Caption-style text data:
□ □ □ □ □ □ □

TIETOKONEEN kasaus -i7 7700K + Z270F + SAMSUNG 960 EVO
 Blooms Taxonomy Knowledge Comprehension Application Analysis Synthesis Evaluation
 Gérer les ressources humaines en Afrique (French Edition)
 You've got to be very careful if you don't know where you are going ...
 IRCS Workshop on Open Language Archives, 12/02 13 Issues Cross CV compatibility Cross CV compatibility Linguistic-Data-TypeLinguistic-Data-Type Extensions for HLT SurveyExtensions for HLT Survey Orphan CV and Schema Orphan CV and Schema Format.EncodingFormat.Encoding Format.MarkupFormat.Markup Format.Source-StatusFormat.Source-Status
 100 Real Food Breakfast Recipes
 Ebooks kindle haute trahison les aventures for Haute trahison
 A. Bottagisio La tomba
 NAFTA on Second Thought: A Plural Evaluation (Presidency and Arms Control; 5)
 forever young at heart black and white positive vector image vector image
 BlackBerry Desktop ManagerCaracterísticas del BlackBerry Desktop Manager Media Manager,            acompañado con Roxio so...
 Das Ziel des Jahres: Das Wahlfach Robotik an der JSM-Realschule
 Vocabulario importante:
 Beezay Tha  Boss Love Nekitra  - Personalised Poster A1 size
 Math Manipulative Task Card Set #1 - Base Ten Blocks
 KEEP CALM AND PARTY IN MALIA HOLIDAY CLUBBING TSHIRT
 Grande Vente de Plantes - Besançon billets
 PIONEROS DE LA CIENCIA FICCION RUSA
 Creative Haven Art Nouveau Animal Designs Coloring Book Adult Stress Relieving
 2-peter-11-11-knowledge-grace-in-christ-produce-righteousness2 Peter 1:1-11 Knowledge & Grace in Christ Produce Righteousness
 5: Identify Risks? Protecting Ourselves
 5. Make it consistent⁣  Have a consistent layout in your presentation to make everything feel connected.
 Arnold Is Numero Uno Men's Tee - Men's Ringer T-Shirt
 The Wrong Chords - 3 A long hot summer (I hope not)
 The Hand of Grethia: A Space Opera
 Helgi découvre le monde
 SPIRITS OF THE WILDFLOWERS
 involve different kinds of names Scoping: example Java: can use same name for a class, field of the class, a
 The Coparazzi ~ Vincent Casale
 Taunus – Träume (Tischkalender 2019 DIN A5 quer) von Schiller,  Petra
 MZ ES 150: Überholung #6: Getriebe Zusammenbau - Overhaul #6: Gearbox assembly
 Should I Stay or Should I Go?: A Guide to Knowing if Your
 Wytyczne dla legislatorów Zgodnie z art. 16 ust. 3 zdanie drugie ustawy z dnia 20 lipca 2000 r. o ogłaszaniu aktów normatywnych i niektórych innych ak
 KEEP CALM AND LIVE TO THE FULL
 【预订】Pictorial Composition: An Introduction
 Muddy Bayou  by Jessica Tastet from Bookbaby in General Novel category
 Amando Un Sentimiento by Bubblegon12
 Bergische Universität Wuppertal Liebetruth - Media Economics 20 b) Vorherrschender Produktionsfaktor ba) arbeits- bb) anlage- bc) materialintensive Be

□ □ □ □ □ □ □

Work to be completed:
The reply should consist solely of the lines above from the one that has "Taunus – Träume" through the one that has "Composition: An Introduction", reproduced exactly.

Written response:
 Taunus – Träume (Tischkalender 2019 DIN A5 quer) von Schiller,  Petra
 MZ ES 150: Überholung #6: Getriebe Zusammenbau - Overhaul #6: Gearbox assembly
 Should I Stay or Should I Go?: A Guide to Knowing if Your
 Wytyczne dla legislatorów Zgodnie z art. 16 ust. 3 zdanie drugie ustawy z dnia 20 lipca 2000 r. o ogłaszaniu aktów normatywnych i niektórych innych ak
 KEEP CALM AND LIVE TO THE FULL
 【预订】Pictorial Composition: An Introduction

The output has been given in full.